Un bobo qui surjoue le prolo

Beaucoup de ceux qui l’ont côtoyé décrivent un homme rempli d’incohérences idéologiques. Le bobo qui surjoue le prolo et trouve « infiniment plus vulgaire le patron du Medef que n’importe quel ouvrier » vit dans un confortable hôtel particulier du XIe arrondissement où, régulièrement, le Tout-Paris se retrouve pour deviser de Freud et de la prochaine échéance présidentielle, autour de coupes de Moët & Chandon. Un habitus de CSP+ aux antipodes de l’image télévisuelle proche du lumpenprolétariat qu’il s’est échiné à façonner à longueur de plateaux, lui qui voulait, dans un élan chevaleresque, « dérouler un tapis rouge pour les smicards » chez Ardisson, en janvier 2018.

« Il est l’illustration même de la gauche caviar, cingle Gilles-William Goldnadel. Il a touché 400 000 euros en tant que producteur d’un film à la gloire de Jean-Luc Mélenchon, quelques jours avant le premier tour de l’élection présidentielle de 2017… » « C’est un grand bourgeois qui parle des classes populaires dont il a découvert l’existence dans les livres de Zola, mais qu’il n’a jamais croisées en vrai, moque Geoffroy Lejeune.
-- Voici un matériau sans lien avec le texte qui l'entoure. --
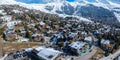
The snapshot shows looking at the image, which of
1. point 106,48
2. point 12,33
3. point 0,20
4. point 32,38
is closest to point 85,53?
point 106,48

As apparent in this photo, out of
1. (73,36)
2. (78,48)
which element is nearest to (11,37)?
(73,36)

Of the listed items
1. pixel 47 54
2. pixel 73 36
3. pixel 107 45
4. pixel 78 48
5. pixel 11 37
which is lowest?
pixel 107 45

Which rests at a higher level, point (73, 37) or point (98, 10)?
point (73, 37)

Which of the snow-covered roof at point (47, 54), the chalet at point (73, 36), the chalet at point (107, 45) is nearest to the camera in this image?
the snow-covered roof at point (47, 54)

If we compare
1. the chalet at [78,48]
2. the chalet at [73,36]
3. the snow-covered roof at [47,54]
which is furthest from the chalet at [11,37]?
the chalet at [78,48]

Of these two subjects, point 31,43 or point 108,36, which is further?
point 108,36

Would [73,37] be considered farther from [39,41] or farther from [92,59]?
[92,59]

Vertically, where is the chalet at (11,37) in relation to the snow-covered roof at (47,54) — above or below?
below

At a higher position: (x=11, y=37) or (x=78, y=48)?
(x=78, y=48)

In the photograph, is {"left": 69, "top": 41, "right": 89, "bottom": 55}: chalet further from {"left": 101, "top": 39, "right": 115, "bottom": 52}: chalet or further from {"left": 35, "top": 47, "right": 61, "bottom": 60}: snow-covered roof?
{"left": 35, "top": 47, "right": 61, "bottom": 60}: snow-covered roof

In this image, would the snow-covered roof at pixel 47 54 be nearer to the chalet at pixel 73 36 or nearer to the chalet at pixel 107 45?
Answer: the chalet at pixel 73 36

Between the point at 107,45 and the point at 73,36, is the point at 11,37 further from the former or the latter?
the point at 107,45
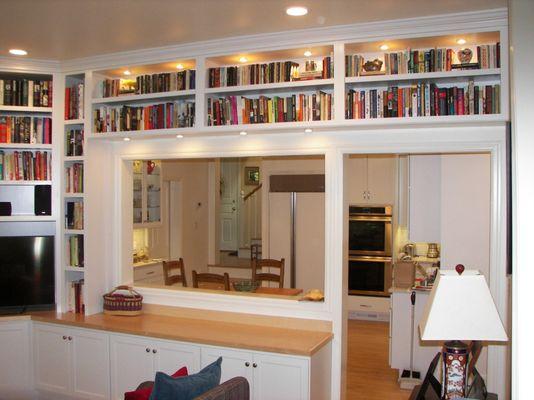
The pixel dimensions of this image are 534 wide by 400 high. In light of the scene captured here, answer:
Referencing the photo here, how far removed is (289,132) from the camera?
3938mm

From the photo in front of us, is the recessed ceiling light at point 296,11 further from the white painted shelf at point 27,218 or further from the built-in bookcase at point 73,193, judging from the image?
the white painted shelf at point 27,218

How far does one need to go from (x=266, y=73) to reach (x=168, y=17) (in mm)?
801

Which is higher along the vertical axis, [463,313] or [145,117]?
[145,117]

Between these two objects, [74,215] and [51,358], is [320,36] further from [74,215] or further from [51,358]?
[51,358]

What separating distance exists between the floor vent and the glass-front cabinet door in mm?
2957

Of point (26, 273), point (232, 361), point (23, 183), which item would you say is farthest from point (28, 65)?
point (232, 361)

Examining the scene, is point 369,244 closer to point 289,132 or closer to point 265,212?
point 265,212

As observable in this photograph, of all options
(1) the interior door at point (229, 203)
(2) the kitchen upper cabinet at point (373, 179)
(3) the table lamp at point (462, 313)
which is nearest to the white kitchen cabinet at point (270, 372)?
(3) the table lamp at point (462, 313)

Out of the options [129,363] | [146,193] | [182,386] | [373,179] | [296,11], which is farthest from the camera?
[373,179]

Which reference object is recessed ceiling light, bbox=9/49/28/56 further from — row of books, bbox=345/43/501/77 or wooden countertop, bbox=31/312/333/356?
row of books, bbox=345/43/501/77

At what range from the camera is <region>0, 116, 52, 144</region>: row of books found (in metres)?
4.61

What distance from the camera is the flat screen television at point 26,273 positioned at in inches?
178

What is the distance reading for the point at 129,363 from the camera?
13.4 feet

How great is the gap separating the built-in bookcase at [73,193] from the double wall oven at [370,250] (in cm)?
378
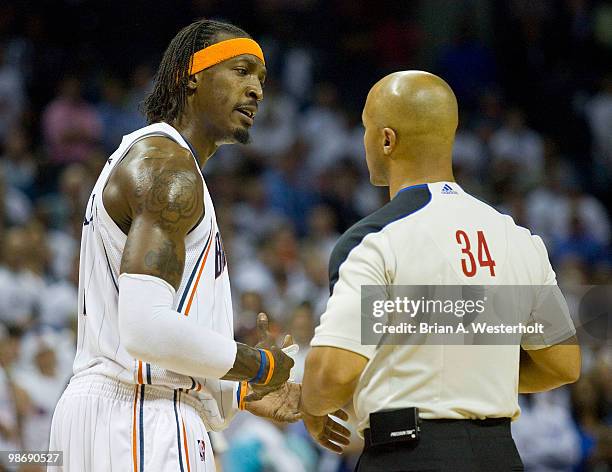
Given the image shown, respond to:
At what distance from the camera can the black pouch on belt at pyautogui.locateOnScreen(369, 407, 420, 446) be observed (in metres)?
3.83

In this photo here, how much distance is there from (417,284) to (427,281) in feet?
0.13

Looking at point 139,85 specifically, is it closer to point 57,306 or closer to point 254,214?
point 254,214

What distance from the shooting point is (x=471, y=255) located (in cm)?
400

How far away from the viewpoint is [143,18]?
51.0 ft

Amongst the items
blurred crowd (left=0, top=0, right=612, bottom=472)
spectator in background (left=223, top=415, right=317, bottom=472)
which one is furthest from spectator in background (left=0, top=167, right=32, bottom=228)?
spectator in background (left=223, top=415, right=317, bottom=472)

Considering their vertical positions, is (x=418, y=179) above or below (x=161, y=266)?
above

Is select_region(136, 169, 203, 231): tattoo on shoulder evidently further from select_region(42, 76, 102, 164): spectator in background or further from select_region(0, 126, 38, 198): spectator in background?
select_region(42, 76, 102, 164): spectator in background

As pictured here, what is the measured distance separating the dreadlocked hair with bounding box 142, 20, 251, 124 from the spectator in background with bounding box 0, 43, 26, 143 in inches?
363

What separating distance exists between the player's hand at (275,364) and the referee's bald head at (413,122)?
855 millimetres

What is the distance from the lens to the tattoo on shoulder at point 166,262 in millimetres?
3949

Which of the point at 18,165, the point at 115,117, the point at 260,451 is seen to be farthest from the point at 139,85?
the point at 260,451

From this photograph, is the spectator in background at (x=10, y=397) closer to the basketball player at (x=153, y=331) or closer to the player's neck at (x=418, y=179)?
the basketball player at (x=153, y=331)

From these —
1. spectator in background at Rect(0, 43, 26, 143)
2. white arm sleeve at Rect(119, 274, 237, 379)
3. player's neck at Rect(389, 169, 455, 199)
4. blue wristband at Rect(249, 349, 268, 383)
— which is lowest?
blue wristband at Rect(249, 349, 268, 383)

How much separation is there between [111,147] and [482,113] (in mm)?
5587
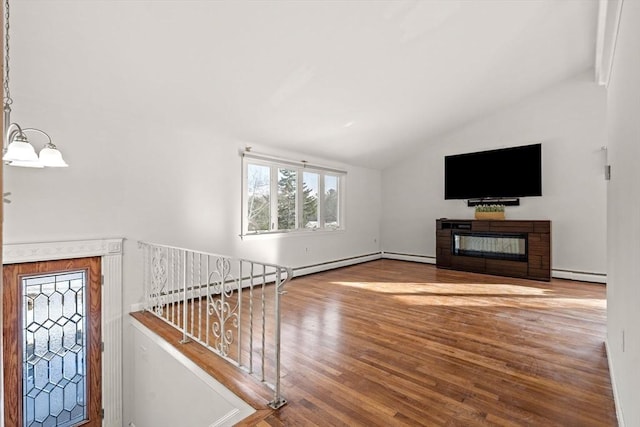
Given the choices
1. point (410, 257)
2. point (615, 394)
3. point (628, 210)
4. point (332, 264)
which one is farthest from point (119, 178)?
point (410, 257)

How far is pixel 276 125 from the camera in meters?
4.58

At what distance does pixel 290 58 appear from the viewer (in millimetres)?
3326

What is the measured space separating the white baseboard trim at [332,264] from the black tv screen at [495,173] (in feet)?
6.80

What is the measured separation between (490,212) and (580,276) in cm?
163

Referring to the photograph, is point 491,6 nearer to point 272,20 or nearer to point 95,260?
point 272,20

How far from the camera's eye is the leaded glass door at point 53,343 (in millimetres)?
3043

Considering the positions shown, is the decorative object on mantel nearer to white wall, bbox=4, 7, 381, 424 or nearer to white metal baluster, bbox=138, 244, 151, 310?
white wall, bbox=4, 7, 381, 424

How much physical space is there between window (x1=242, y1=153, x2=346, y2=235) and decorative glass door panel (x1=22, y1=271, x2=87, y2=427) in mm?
2127

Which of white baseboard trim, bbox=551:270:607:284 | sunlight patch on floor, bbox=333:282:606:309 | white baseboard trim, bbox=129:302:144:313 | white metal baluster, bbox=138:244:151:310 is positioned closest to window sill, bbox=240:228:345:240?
sunlight patch on floor, bbox=333:282:606:309

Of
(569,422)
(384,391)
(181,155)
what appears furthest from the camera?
(181,155)

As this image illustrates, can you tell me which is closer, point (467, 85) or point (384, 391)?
point (384, 391)

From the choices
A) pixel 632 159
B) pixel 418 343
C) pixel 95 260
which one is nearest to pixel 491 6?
pixel 632 159

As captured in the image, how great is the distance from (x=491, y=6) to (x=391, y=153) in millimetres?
→ 3612

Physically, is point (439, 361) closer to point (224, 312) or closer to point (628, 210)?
point (628, 210)
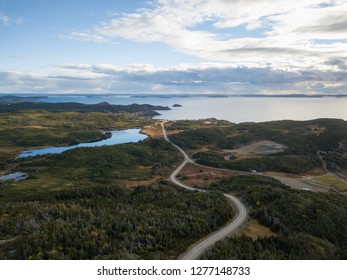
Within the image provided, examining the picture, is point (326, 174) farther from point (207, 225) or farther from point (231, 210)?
point (207, 225)

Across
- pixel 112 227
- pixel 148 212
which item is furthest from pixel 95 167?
pixel 112 227

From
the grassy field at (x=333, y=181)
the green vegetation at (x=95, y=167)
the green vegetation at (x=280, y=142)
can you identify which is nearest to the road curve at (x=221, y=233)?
the grassy field at (x=333, y=181)

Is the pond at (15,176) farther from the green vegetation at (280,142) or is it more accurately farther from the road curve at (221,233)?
the road curve at (221,233)

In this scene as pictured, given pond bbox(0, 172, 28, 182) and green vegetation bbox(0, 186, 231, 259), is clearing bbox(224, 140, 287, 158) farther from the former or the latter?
pond bbox(0, 172, 28, 182)

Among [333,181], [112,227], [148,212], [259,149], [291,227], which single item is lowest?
[333,181]

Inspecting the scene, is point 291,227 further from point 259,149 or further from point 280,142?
point 280,142
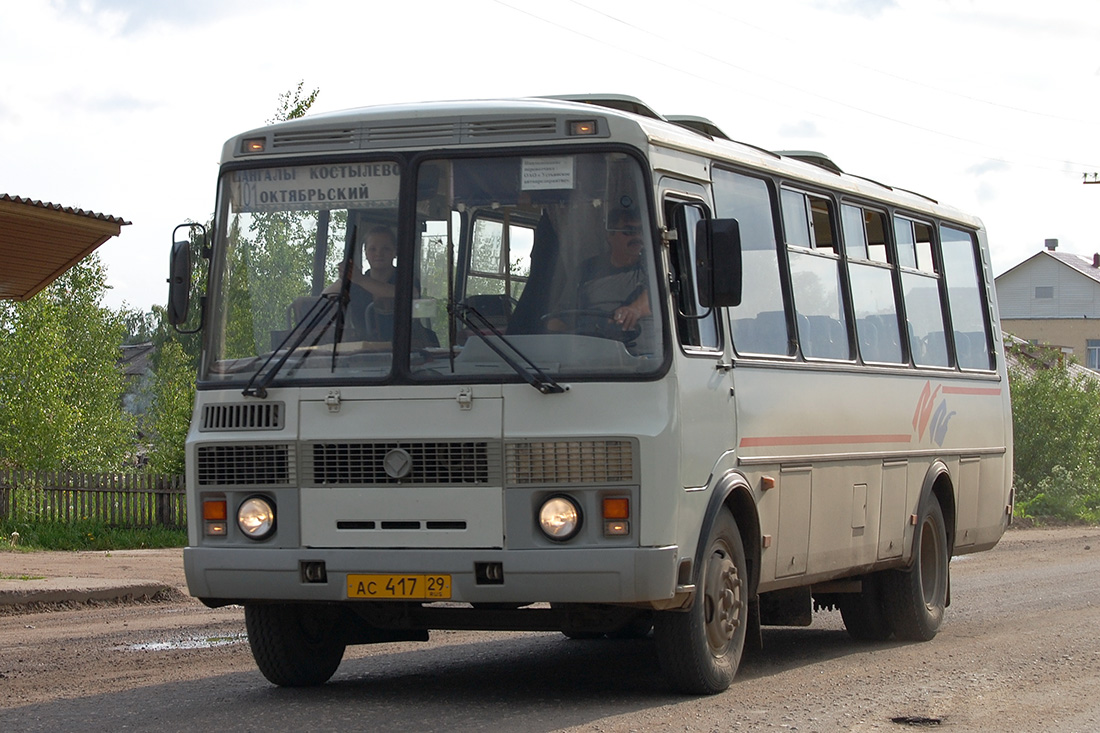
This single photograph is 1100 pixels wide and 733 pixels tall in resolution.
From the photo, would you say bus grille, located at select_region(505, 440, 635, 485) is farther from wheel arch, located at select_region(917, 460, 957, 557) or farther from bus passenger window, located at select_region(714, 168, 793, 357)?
wheel arch, located at select_region(917, 460, 957, 557)

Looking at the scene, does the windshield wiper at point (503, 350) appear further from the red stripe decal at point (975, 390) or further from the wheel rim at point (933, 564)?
the red stripe decal at point (975, 390)

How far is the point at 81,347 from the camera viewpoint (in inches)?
2045

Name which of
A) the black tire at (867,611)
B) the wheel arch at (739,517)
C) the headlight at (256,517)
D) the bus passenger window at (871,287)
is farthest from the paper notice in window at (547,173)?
the black tire at (867,611)

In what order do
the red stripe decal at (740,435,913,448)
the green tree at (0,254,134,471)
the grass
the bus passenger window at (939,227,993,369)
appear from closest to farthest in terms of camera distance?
the red stripe decal at (740,435,913,448)
the bus passenger window at (939,227,993,369)
the grass
the green tree at (0,254,134,471)

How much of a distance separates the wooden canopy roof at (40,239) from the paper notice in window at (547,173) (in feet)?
31.8

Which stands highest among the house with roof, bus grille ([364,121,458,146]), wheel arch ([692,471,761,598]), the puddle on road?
the house with roof

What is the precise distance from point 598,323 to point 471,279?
0.68 m

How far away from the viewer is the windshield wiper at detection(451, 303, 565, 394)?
24.5 feet

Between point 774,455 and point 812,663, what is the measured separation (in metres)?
1.66

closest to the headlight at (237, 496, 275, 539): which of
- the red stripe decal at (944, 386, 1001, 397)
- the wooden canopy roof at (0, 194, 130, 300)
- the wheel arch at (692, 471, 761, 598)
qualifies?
the wheel arch at (692, 471, 761, 598)

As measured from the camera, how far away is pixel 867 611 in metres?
11.5

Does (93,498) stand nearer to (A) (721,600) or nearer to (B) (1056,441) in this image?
(A) (721,600)

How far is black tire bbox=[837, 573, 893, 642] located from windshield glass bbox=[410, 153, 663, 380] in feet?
15.1

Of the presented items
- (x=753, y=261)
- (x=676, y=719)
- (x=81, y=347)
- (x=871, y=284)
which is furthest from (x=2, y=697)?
Answer: (x=81, y=347)
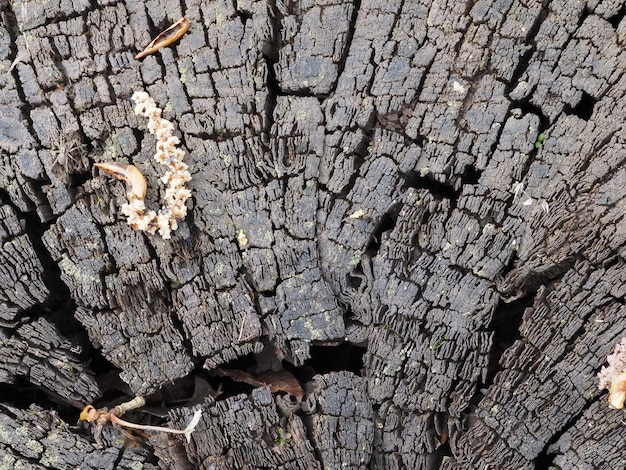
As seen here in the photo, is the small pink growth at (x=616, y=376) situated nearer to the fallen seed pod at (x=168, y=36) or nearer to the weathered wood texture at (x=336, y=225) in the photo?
the weathered wood texture at (x=336, y=225)

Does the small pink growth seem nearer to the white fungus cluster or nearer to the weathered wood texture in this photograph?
the weathered wood texture

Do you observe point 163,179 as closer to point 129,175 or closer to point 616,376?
point 129,175

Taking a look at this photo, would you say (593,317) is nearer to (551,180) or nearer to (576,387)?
(576,387)

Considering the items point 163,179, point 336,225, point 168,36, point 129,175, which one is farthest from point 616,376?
point 168,36

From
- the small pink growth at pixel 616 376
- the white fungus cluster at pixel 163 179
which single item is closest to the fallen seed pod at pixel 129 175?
the white fungus cluster at pixel 163 179

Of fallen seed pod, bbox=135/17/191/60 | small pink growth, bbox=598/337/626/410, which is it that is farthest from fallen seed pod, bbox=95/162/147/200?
small pink growth, bbox=598/337/626/410

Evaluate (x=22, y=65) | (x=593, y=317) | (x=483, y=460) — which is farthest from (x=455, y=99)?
(x=22, y=65)

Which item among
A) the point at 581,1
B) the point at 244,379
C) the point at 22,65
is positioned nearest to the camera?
the point at 581,1

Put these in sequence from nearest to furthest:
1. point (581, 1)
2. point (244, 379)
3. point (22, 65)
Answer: point (581, 1), point (22, 65), point (244, 379)
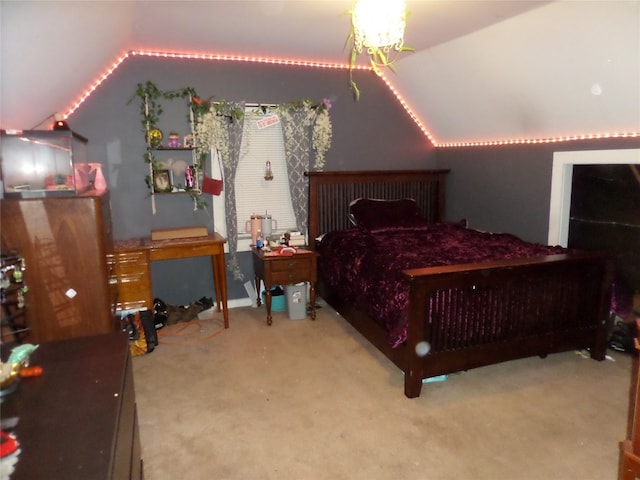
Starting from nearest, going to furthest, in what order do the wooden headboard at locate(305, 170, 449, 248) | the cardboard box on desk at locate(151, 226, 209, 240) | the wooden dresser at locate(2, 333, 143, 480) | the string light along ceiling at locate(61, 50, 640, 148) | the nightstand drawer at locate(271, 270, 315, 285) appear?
the wooden dresser at locate(2, 333, 143, 480), the string light along ceiling at locate(61, 50, 640, 148), the cardboard box on desk at locate(151, 226, 209, 240), the nightstand drawer at locate(271, 270, 315, 285), the wooden headboard at locate(305, 170, 449, 248)

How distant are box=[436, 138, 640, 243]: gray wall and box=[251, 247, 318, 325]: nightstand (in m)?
1.80

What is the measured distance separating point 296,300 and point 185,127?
71.2 inches

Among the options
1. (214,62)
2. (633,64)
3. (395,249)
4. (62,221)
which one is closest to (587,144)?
→ (633,64)

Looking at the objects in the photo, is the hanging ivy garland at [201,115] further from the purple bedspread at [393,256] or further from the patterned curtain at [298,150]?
the purple bedspread at [393,256]

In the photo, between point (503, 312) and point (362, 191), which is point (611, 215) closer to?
point (503, 312)

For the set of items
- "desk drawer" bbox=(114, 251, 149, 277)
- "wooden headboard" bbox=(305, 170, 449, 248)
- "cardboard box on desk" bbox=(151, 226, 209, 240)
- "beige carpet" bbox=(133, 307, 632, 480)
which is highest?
"wooden headboard" bbox=(305, 170, 449, 248)

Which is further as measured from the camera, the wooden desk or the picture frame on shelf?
the picture frame on shelf

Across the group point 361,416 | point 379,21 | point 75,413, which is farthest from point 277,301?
point 75,413

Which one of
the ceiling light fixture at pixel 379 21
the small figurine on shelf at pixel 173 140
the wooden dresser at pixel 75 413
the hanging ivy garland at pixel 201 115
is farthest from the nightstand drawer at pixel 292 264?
the wooden dresser at pixel 75 413

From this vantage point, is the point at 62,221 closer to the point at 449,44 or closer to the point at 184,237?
the point at 184,237

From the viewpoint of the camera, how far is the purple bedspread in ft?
9.43

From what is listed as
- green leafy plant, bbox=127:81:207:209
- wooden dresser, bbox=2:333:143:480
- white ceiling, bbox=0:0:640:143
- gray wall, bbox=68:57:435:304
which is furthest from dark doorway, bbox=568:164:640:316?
wooden dresser, bbox=2:333:143:480

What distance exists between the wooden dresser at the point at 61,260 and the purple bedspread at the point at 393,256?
1.70 metres

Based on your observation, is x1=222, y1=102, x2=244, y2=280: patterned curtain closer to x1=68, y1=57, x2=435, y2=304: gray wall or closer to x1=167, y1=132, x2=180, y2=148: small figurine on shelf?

Il n’a aucune raison de croiser un pauvre dans sa vie. Il défendait les “gilets jaunes” parce qu’il avait l’impression que c’était le grand soir, sans réaliser que c’étaient juste des prolos qui votent Marine Le Pen. Il avait les yeux grands fermés sur tout. »

​Hypocrite, faux cul, malhonnête…Ses détracteurs ne manquent pas d’épithètes pour décrire celui qui s’était fait une spécialité des indignations théâtrales empreintes d’envolées lyriques, comme lorsqu’il saluait, l’œil embué, l’exemplarité de LFI quant au traitement de l’affaire Taha Bouhafs – ex-candidat aux législatives écarté après des accusations d’agressions sexuelles – en réponse aux récriminations unanimes du plateau de France 5, en juin 2022. « Quand je me suis fait virer de LCI [après l’affaire Danièle Obono, NDLR], il m’a tapé dessus ouvertement dans la presse et sur Twitter, poursuit Geoffroy Lejeune. Je lui ai rappelé qu’il avait demandé à être abonné gratuitement à Valeurs pour pouvoir préparer ses arguments en lisant le journal, pour comprendre ce qu’il y avait dans la tête d’un mec comme moi. »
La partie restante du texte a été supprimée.